In 2008, Amelia and I co-founded Debrand because we wanted to have meaning and purpose in our work. We wanted to make a positive impact by reducing the impact that consumerism and consumption has on our planet. Our mission is unwavering and we’re clearer than ever about how to best action our aspirations. I believe that our biggest challenge (and opportunity) is not that our planet is lacking in resources, it’s that we are often wasteful and inefficient stewards of those resources; a challenge that is very solvable.
Pursuing Systems of Sustainability
Amelia and I first met while working at a marketing agency that provided services to some of the world’s biggest brands. Together, we developed fun, one-of-a-kind experiential marketing campaigns and had a great time seeing it all come to life for our clients. However, one thing that we both couldn’t stop thinking about was the single-use waste being produced for each of these campaigns.
The aha moment occurred during a volunteer trip to Sri Lanka, where Amelia and I were dismayed to find a piece of branded waste floating in the beautiful, pristine ocean. This experience ignited our commitment to collaborate with brands, addressing the critical issue of waste, and laying the foundation for what is now Debrand.
My passion for problem-solving allowed me to bridge the gap between technology and sustainability to increase efficiencies for sorting textiles, which then attracted more business from large brands with significant volumes of surplus inventory that they wanted to divert from landfills. Our goal is to weave the right technologies into the fabric of sustainable systems for circular textiles.
In a world where manual textile sorting is still standard practice, there is an opportunity for new innovative technologies to revolutionize the industry. Technologies such as RGB cameras and near-infrared (NIR) spectroscopy, in combination with AI-driven image recognition, complex sorting algorithms, and some proprietary secret sauces, can help tackle the challenge of sorting textiles efficiently and effectively, further creating the opportunity for solutions that are scalable for the apparel and footwear industry.
Navigating the Digital Landscape
While sorting technologies address immediate challenges, the true key to circularity comes from systems of sustainability that impact a broader digital ecosystem. By digitizing and embedding product data, we empower recyclers to identify materials and components, guiding products along their next-life path.

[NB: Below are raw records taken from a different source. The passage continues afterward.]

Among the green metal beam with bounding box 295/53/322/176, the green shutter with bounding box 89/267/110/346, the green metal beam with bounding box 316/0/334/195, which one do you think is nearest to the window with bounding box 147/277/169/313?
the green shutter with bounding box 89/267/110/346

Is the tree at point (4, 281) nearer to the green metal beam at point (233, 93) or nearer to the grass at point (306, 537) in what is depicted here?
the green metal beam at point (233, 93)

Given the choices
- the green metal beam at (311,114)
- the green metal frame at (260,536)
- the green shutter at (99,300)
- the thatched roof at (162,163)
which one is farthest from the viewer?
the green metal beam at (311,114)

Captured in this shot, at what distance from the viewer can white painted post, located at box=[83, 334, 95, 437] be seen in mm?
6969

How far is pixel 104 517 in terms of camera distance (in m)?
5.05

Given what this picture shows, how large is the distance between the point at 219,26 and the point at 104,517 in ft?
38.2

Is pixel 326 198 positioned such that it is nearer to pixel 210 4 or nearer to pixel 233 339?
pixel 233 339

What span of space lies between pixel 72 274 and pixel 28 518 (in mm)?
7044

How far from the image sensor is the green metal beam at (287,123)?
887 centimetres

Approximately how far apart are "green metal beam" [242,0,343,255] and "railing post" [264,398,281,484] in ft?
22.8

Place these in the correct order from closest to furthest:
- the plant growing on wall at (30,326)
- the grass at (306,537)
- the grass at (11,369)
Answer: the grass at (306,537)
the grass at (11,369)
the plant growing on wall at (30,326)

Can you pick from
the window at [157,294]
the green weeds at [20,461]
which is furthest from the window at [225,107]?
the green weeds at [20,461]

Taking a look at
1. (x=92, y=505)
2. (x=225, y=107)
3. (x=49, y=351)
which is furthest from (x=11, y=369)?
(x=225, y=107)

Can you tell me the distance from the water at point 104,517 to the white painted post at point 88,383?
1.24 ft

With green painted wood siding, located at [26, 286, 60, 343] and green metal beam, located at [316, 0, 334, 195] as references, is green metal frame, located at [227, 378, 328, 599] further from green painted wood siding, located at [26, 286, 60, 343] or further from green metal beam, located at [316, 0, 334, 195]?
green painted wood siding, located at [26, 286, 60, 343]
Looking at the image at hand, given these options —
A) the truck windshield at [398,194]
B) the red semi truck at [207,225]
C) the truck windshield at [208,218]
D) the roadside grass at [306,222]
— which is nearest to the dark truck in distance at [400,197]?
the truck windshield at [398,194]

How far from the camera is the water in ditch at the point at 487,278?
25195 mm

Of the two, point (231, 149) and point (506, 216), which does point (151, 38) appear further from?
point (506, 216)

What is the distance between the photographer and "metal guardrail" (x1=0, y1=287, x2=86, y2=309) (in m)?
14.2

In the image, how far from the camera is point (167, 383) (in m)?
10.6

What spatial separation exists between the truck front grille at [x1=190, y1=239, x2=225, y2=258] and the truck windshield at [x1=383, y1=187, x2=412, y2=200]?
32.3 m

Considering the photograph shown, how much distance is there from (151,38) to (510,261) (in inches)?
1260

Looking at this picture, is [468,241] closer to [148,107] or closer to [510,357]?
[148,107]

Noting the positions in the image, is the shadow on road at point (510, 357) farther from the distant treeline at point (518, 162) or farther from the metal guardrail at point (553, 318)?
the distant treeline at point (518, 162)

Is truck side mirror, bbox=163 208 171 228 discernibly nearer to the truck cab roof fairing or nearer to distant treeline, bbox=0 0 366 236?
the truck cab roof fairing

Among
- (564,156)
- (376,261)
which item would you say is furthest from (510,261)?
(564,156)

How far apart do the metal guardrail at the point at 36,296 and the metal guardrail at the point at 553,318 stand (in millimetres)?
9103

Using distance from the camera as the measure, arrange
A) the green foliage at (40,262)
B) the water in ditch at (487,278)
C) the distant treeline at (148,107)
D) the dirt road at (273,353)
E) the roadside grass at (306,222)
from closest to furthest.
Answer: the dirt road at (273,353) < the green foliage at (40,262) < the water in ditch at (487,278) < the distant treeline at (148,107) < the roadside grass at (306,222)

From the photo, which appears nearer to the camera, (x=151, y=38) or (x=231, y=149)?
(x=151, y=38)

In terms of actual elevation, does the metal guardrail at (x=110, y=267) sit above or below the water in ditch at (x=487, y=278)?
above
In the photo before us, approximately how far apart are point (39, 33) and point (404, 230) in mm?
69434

Automating traceability of material origin and quality further enhances circularity. Machines capable of processing large quantities of material annually open up new possibilities for sustainable textile practices. As companies embrace digitization and platforms evolve through machine learning, the environmental benefits of responsible textile sortation become increasingly significant.
Transparency is at the cornerstone of how Debrand operates. I believe it’s important to share successes and failures within the industry to foster a collective learning environment. Collaborative transparency among brands, designers, recyclers, suppliers, consumers, and next-life logistics providers is crucial. We must understand each other’s capabilities and limitations to shape a future where sustainability is not a one-size-fits-all solution but a tailored approach based on individual business needs, product types, materiality, and sustainability goals.
Debrand’s innovative solutions and commitment to transparency underscore the importance of collaboration and technological advancement in achieving a truly circular fashion industry. I’m proud to be part of a movement that contributes to a sustainable future for generations to come.